I might be mistaken, but I think the City of Ember series also crossed my path because of the book club, but again I might be mistaken. What I am certain about is the day my mom bought the second book in the series for me, The People of Sparks. On a bright and hot, but not humid summer day, my mom decided to treat me with some books. Taking the white minivan to Boarders, I be-lined for the children’s book section with my mom in tow. First we found the 3rd book in the Wrinkle in time series, and then next was the City of Ember series. Since I couldn’t remember the author’s name or what the second book in the series was called we looked it up on the desktop computer they had in the back.

The Summer

“Jeanne DuPrau,” my mom said. “Madeline L’Engle, Jeanne DuPrau. Why do all the others you read have such funny names?”
“I don’t know.” I said as I scoured the row for the book. The cover was gorgeous. At this point, I had already fallen in love with the color blue and the sparkle of stars in the dark blue sky with a green leaved ‘S’ just pique my interest even more. On the way home, I started reading the book. My dad and younger sister and brother had been working on setting up the blowup kid pool on the deck. They hurried me out onto the deck to show me their progress; they were done. But I had no desire to get in. I merely sat down at the side of the kid pool and continued reading my book. Later in the year my dad read the third book to me and we named houses in our neighborhood after those in the book. Driving past those houses, even now, reminds me of the summer and nights spent reading about how the end of the world was approaching and what humans were doing to prepare.



The Sherwood Ring

The Time

The reason I wrote, “There was no more perfect of a book for me that year,” about Mara Daughter of the Nile is that another book exists that was also made for me. Before I had an obsession with ancient Egypt, I loved the Revolutionary War. I used to say that if you could have a favorite war*, mine would be the Revolutionary War.  Although this isn’t the oddest feature about my younger self, I still feel somewhat obliged to explain it.  On PBS, the only tv channel besides the local news that the TV’s antenna could catch, there was a show called Liberty’s Kids. It followed the adventures of James, Sarah, and Henri as they worked for Benjamin Franklin’s newspaper reporting on all the happenings on during the Revolutionary War. Therefore, when I learned that a significant portion of this book takes place during the Revolutionary War, I couldn’t wait to start reading it.

The Ride

However, it took a bit to learn that. The title was lackluster, especially once I remembered that The Lord of the Rings was the famous book series and not The Sherwood Ring. As I read the book, it picked up steam slowly like a rollercoaster, there was a slow buildup, up, up, up and then before you knew it you were on a crazy ride. Unexpected loop-da-loops and sudden changes of pace were common, but I was never bored while reading it.
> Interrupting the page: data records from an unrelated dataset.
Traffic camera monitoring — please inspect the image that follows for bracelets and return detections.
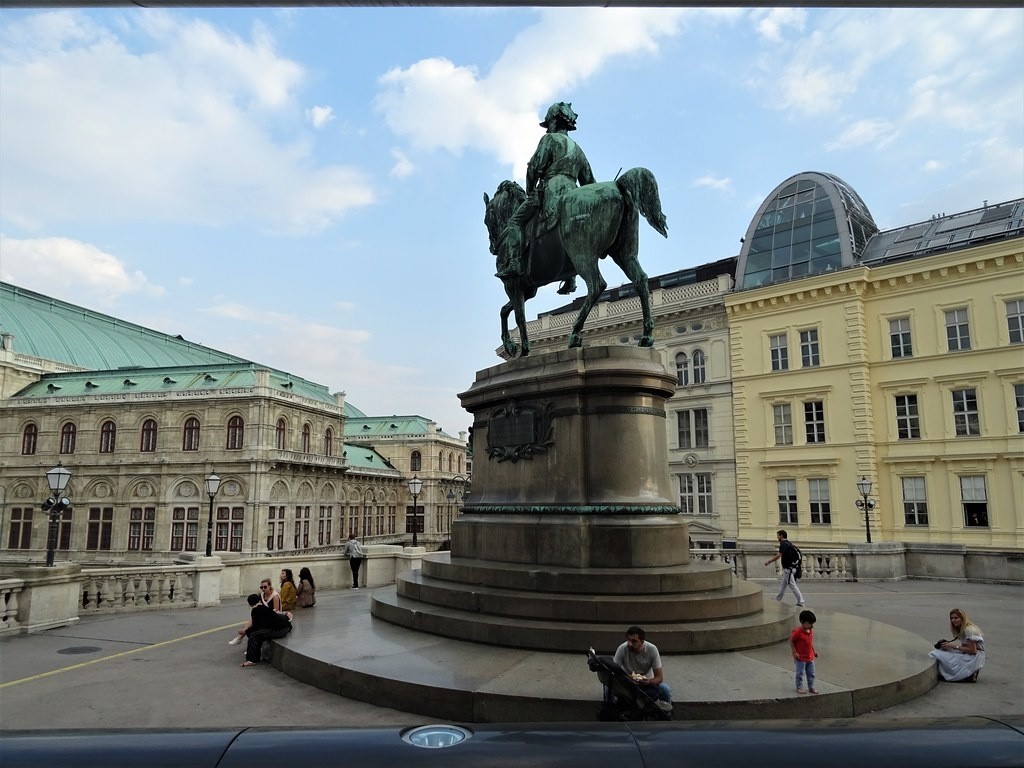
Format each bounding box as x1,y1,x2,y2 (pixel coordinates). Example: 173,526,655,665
956,645,958,649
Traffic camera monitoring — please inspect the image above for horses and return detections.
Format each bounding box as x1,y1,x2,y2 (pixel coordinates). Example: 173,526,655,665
483,166,669,359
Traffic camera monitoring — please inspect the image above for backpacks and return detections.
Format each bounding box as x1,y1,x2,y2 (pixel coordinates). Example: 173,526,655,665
350,541,363,558
786,541,802,568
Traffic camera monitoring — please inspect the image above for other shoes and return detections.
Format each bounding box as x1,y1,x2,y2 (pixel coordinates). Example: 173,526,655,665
350,586,358,590
240,661,258,667
795,601,804,607
809,688,818,694
796,688,807,694
971,669,979,683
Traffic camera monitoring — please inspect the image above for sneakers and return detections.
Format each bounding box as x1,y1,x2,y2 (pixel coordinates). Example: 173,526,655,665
228,638,242,646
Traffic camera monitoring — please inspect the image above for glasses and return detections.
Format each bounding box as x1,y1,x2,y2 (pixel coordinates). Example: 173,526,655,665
260,586,268,590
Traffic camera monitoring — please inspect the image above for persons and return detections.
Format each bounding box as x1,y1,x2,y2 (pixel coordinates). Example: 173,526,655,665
228,578,280,646
790,609,818,694
343,535,363,590
237,593,287,666
495,101,596,292
602,627,671,721
764,530,805,607
295,567,317,607
928,608,985,682
278,568,298,610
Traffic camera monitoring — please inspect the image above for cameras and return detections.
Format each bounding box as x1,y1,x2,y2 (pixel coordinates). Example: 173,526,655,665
934,639,947,651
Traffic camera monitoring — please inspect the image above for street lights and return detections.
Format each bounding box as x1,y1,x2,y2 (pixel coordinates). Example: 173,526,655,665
854,475,876,544
406,474,423,547
204,468,223,557
41,460,73,566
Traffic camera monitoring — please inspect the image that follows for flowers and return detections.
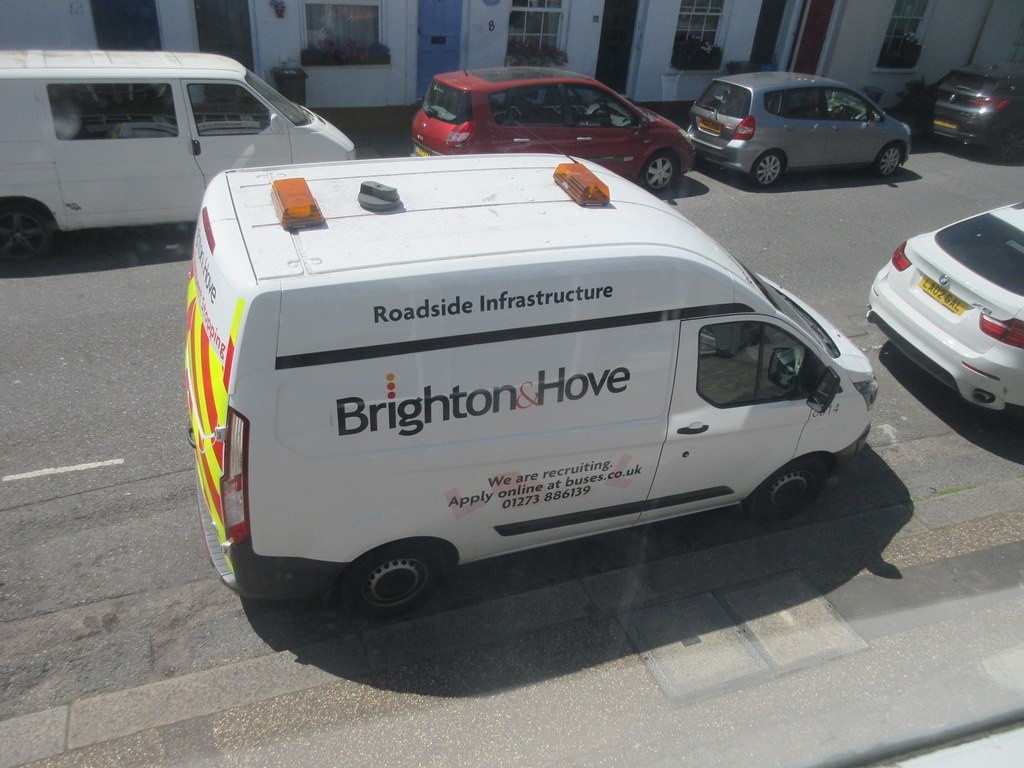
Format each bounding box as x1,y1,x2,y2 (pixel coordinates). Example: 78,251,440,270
301,37,389,62
270,0,284,9
506,39,568,68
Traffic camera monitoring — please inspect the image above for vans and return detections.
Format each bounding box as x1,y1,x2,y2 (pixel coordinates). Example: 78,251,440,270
0,49,358,269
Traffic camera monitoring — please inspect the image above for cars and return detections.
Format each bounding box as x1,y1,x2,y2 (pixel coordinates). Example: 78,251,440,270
863,201,1024,417
911,60,1024,166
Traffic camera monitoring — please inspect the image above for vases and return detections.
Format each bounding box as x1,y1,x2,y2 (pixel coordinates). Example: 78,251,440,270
670,36,720,66
276,8,284,18
684,54,721,69
303,56,390,65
Undeniably I was impatient for the next revelation in the hunt for Sherwood, but definitely never bored.

The Words

I find it interesting that despite how much emotional value to this book, I find myself unable to say much about it. I’ll say this. Imagine one of those perfect pictures, that of a field of flowers, impossible snow covered mountain peaks, or a sunset over a beach with a painted sky. Float a quote about my feelings being too deep for words something to the effect of “My thoughts are starts I cannot fathom into constellations”. ** Make it the perfect thing to share on social media. That is how I feel about this book, though I will fully admit it has no genius literary value. It will never be a classic. Elizabeth Marie Pope is not an undiscovered Shakespeare that I will bring to light with this post, but she is an author who wrote a story that I carry with me everywhere I go and that I will love for all its too perfect romance and cheesy happy ending until forever.



Notes:
*I wasn’t sure it was conscionable to have one
** John Green The Fault in Our Stars

Sources:
City of Ember Series. 2003, 2004, 2006, and 2008. Editions.